◆ **Problem details**
Turn every line of the records below into a numbered list, skipping blank lines and leaving out the pictures.

— start of Provided entries —

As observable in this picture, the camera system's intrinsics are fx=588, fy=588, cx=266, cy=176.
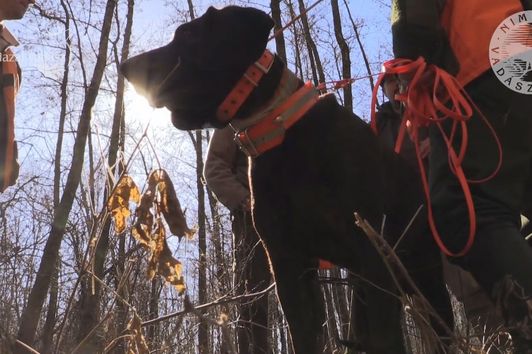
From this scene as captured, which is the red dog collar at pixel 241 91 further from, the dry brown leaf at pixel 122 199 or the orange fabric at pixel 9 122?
the orange fabric at pixel 9 122

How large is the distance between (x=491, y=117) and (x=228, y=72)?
3.49 feet

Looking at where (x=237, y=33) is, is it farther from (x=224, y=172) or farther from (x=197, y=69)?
(x=224, y=172)

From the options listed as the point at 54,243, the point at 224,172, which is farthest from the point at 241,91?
the point at 54,243

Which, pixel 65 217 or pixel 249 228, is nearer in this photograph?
pixel 249 228

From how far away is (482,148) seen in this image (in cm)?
185

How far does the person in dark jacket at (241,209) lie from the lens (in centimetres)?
389

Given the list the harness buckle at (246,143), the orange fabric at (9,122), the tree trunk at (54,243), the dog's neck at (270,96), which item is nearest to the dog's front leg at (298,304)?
the harness buckle at (246,143)

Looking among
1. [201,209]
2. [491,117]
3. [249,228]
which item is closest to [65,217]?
[249,228]

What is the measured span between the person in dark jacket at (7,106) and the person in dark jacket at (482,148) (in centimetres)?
209

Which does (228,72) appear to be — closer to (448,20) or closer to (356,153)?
(356,153)

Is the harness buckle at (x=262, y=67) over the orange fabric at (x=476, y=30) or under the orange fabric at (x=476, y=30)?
over

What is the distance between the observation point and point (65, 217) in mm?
4691

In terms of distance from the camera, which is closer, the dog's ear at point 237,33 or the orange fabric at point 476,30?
the orange fabric at point 476,30

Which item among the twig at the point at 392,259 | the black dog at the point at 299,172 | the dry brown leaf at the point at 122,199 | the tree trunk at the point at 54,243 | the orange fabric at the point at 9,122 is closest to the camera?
the twig at the point at 392,259
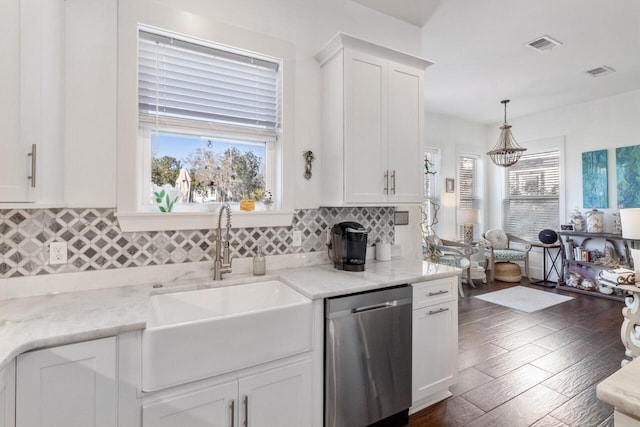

— end of Provided entries —

◆ **The answer**
1. As observable in this picture, the camera system's intrinsics are fx=588, fy=588, cx=266, cy=176.
2. From this scene as captured, which is the red dog collar at pixel 241 91 further from, the dry brown leaf at pixel 122 199 or the orange fabric at pixel 9 122?
3. the orange fabric at pixel 9 122
4. How large is the distance between (x=491, y=117) and (x=228, y=72)?
5. 3.49 feet
6. Looking at where (x=237, y=33) is, is it farther from (x=224, y=172) or farther from (x=197, y=69)?
7. (x=224, y=172)
8. From the options listed as the point at 54,243, the point at 224,172, which is farthest from the point at 241,91?
9. the point at 54,243
10. Which, pixel 65 217 or pixel 249 228, is nearer in this photograph?
11. pixel 249 228
12. From how far away is (482,148) seen in this image (in cm)?
13. 185
14. How far does the person in dark jacket at (241,209) lie from the lens (in centimetres)?
15. 389
16. Given the list the harness buckle at (246,143), the orange fabric at (9,122), the tree trunk at (54,243), the dog's neck at (270,96), which item is nearest to the dog's front leg at (298,304)?
17. the harness buckle at (246,143)
18. Looking among
19. 1. [201,209]
20. 2. [491,117]
21. 3. [249,228]
22. which item is closest to [65,217]?
23. [249,228]
24. What is the measured span between the person in dark jacket at (7,106) and the person in dark jacket at (482,148) (in centimetres)?
25. 209
26. Which does (228,72) appear to be — closer to (448,20) or closer to (356,153)?
27. (356,153)
28. Is the harness buckle at (x=262, y=67) over the orange fabric at (x=476, y=30) or under the orange fabric at (x=476, y=30)?
29. over
30. What is the distance between the observation point and point (65, 217) in mm?
31. 4691
32. In terms of distance from the camera, which is closer, the dog's ear at point 237,33 or the orange fabric at point 476,30?
33. the orange fabric at point 476,30
34. Which item among the twig at the point at 392,259 | the black dog at the point at 299,172 | the dry brown leaf at the point at 122,199 | the tree trunk at the point at 54,243 | the orange fabric at the point at 9,122 is closest to the camera?
35. the twig at the point at 392,259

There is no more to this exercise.